FERNANDO DÍAZ VILLANUEVA
Bahrein es un minúsculo país insular en la costa occidental del golfo Pérsico. Las trece islas que lo forman arrojan una superficie de 750 kilómetros cuadrados, poco más que el municipio de Madrid y algo menos que la también diminuta república de Santo Tomé y Príncipe, en el golfo de Guinea. A pesar de su pequeño tamaño Bahrein es, con más de 1.200.000 habitantes, un país muy poblado. La combinación de ambos parámetros le convierten en uno de los lugares más densamente poblados del golfo. Los bahreiníes viven, literalmente apiñados en su pequeña isla.

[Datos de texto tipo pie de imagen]

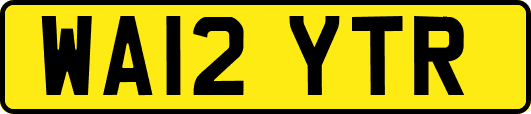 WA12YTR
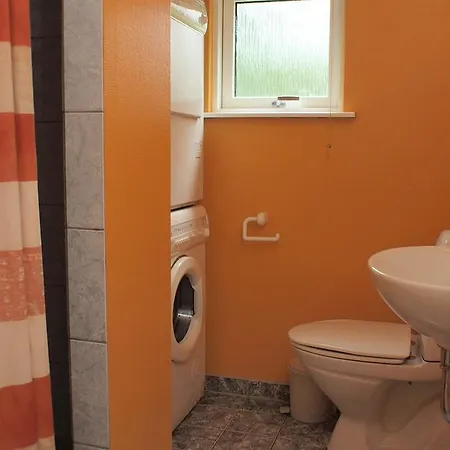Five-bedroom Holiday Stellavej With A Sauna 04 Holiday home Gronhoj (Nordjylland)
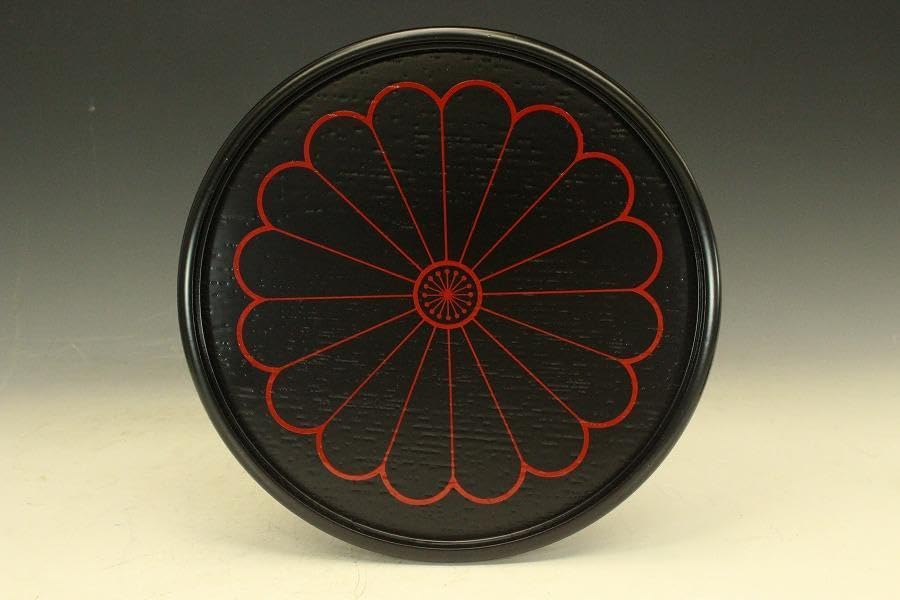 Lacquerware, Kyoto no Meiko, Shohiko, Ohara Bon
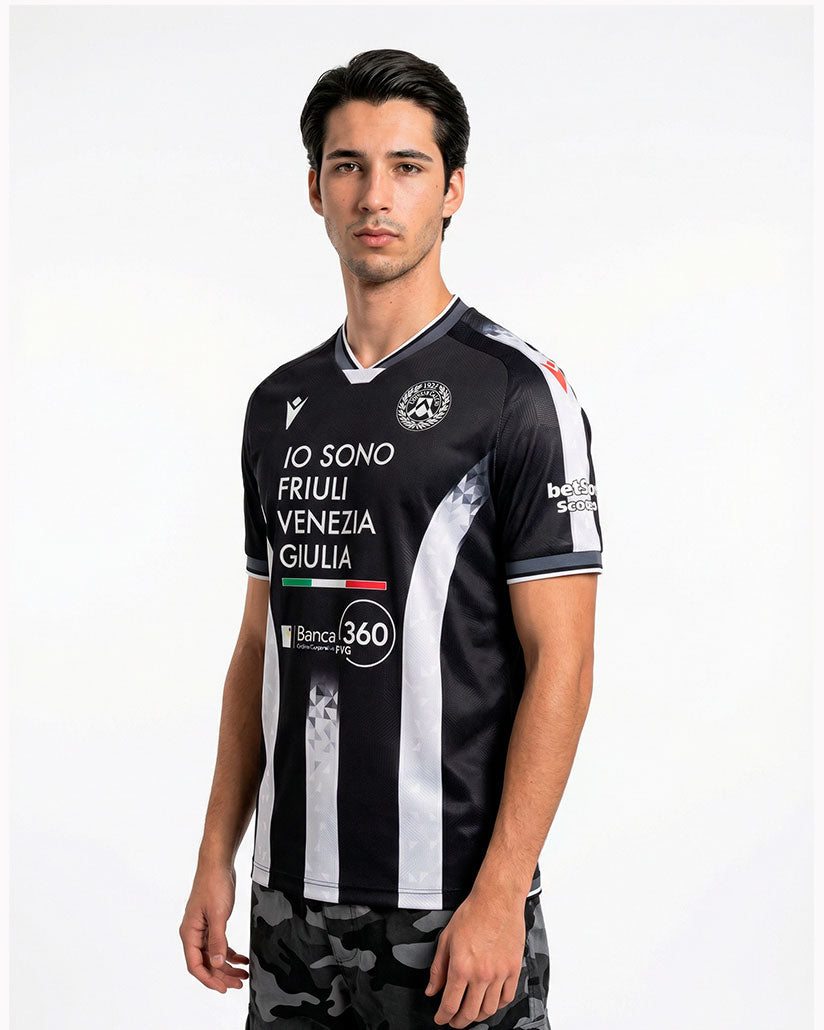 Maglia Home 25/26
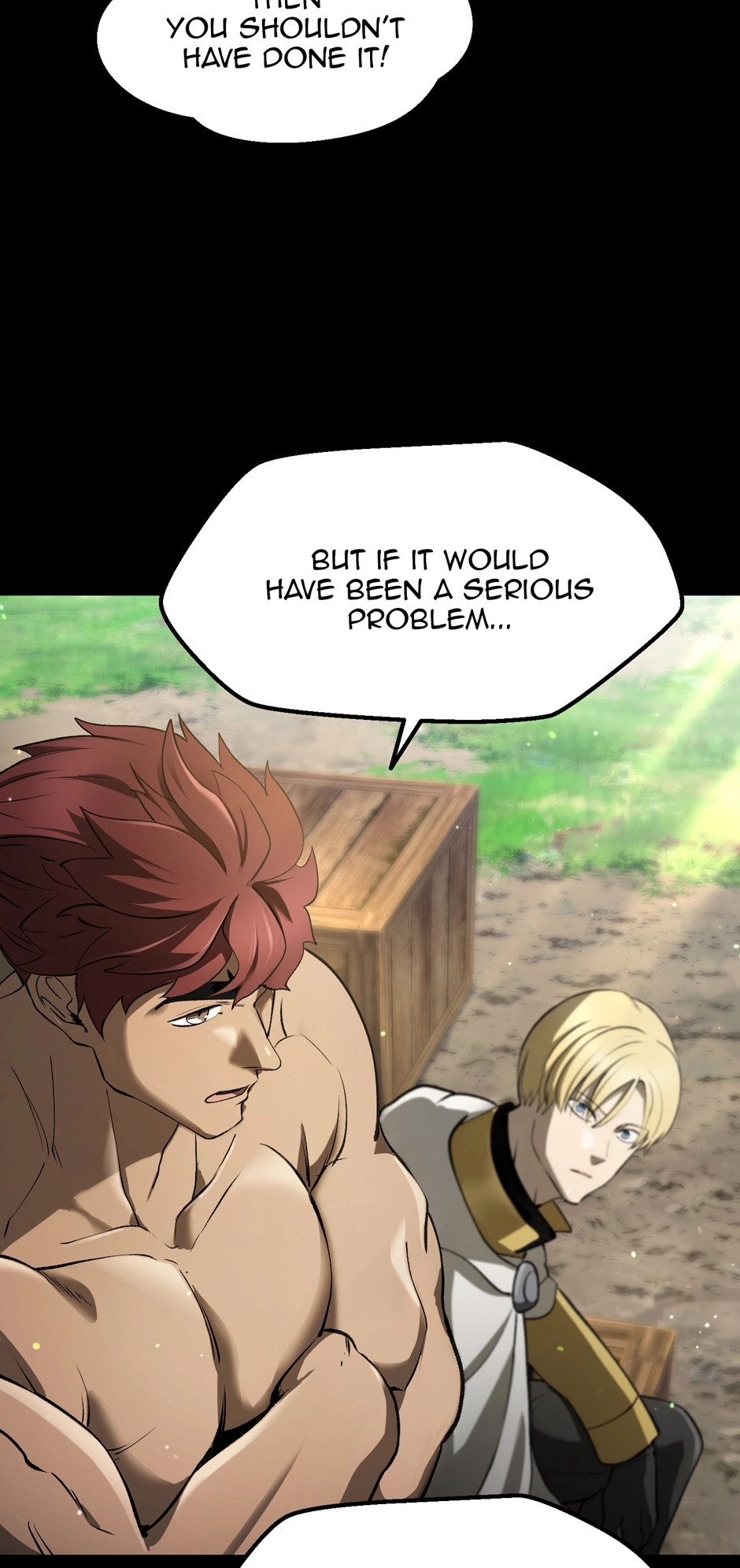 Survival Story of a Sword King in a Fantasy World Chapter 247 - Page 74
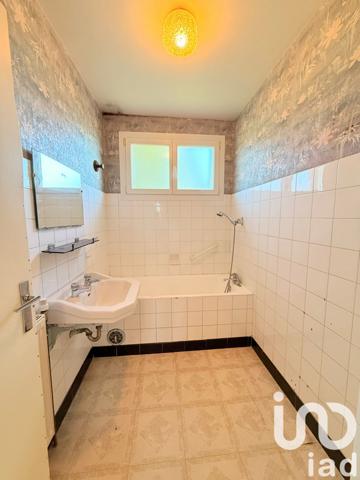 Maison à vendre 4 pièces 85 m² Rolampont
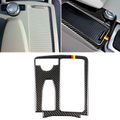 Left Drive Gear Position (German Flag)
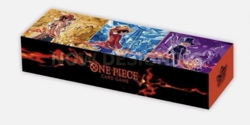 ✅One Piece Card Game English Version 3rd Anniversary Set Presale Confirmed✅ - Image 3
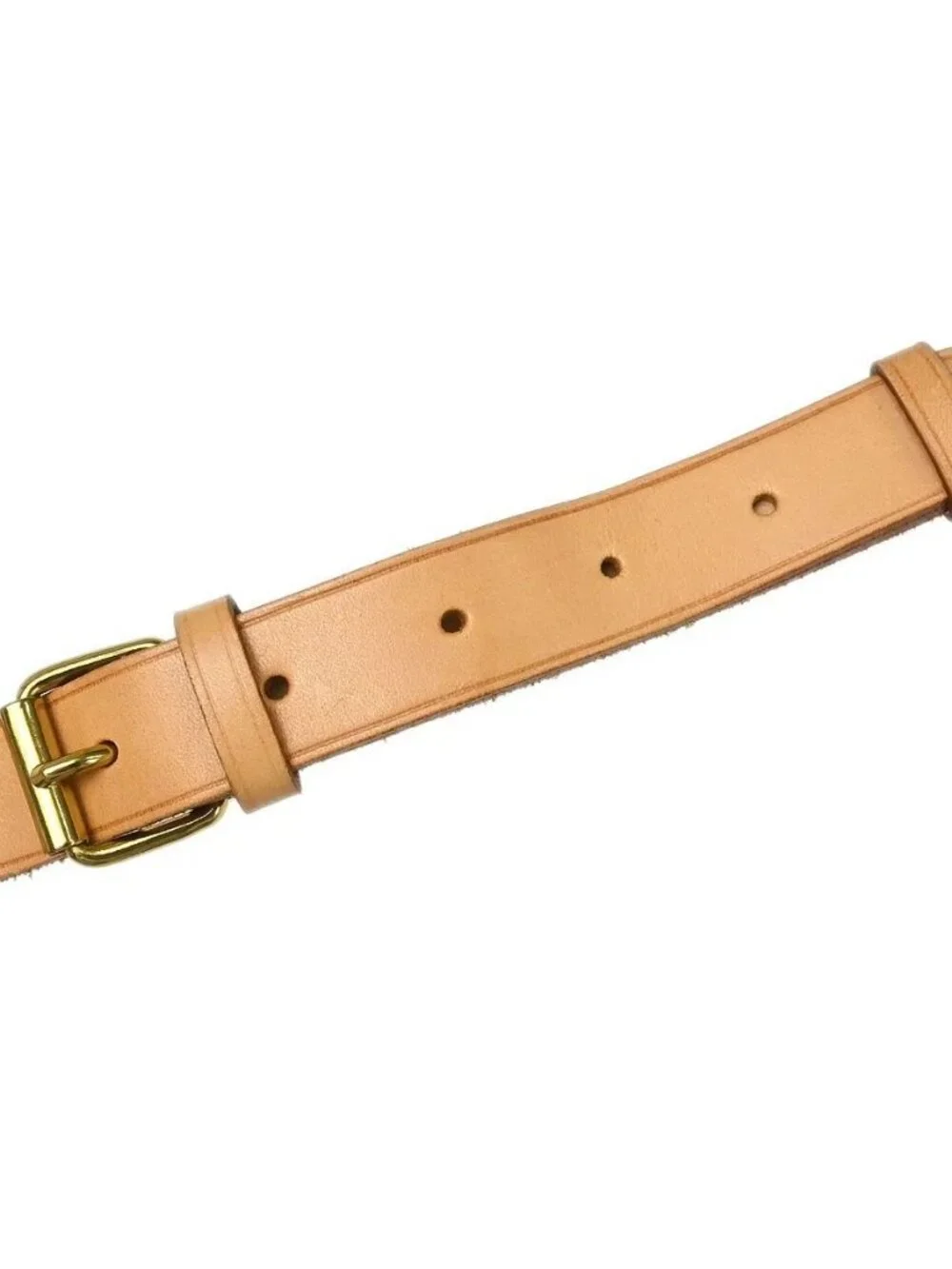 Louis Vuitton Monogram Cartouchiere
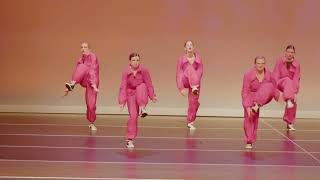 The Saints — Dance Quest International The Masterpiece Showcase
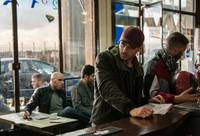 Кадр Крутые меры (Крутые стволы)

▶ **Instrucciones**
a. Transcribe del fragmento sobre Bahrein el tramo que empieza en las palabras "FERNANDO DÍAZ VILLANUEVA" y termina tras las palabras "su pequeña isla.".
b. Responde según el fragmento sobre Bahrein:
(i) ¿En qué golfo se encuentra Bahrein?
(ii) ¿Cuántas islas forman el país?
(iii) ¿Cuántos habitantes tiene?
c. Prolonga el fragmento sobre Bahrein a partir de su última frase.
Los registros no intervienen en esto.

▶ **Respuestas por tarea**
a.
FERNANDO DÍAZ VILLANUEVA
Bahrein es un minúsculo país insular en la costa occidental del golfo Pérsico. Las trece islas que lo forman arrojan una superficie de 750 kilómetros cuadrados, poco más que el municipio de Madrid y algo menos que la también diminuta república de Santo Tomé y Príncipe, en el golfo de Guinea. A pesar de su pequeño tamaño Bahrein es, con más de 1.200.000 habitantes, un país muy poblado. La combinación de ambos parámetros le convierten en uno de los lugares más densamente poblados del golfo. Los bahreiníes viven, literalmente apiñados en su pequeña isla.

b.
(i) En el golfo Pérsico, en su costa occidental.
(ii) Trece.
(iii) Más de 1.200.000.

c.
Pero si lo hacen no es porque no quepan –Madrid, con la misma extensión tiene dos millones de habitantes más–, sino porque casi todos viven en la capital, Manama, y sus alrededores, es decir, en el tercio superior de la isla principal. El resto del país está casi vacío. Sólo hay algunos pozos de petróleo, el circuito de Fórmula 1 donde todos los años se celebra el Gran Premio de Bahrein, algunos resorts de lujo y palacetes que pertenecen sin excepción a laminoría sunnita que gobierna el país.
Pero Bahrein no es un país de mayoría sunnita sino chiíta. Siete de cada diez musulmanes que residen en el emirato son fieles de esta última rama del Islam. Este hecho explica más que cualquier otro los recientes altercados que se han producido en el país. La mayoría chiíta, reducto de cuando Bahrein era parte de Persia, vive sojuzgada por la sunnita. Aunque, en principio, los chiítas pueden practicar su religión libremente, el emir Hamad Al Jalifa, su Gobierno y los propietarios de la tierra son sunnitas. Como consecuencia la diferencia de renta entre unos y otros es muy grande.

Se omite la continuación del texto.